#### Task description
Out of the material that follows, write out exactly the lines from the line with "TULSA - ESE EXTASIS -BOX- (Disco Vinilo LP)" to the line with "Wolfsblut Wild Boar 15 kg", both ends included, and no others.

#### Provided records
--------

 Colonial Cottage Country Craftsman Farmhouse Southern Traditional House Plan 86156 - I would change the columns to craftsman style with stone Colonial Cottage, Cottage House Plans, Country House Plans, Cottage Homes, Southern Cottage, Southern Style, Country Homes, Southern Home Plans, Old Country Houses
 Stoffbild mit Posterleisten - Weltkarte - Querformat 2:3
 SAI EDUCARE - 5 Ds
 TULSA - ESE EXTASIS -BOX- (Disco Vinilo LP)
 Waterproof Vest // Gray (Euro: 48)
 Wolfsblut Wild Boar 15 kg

--------

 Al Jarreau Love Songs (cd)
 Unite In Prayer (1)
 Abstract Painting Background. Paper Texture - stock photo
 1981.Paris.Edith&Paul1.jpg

--------

#### Exercise response
 TULSA - ESE EXTASIS -BOX- (Disco Vinilo LP)
 Waterproof Vest // Gray (Euro: 48)
 Wolfsblut Wild Boar 15 kg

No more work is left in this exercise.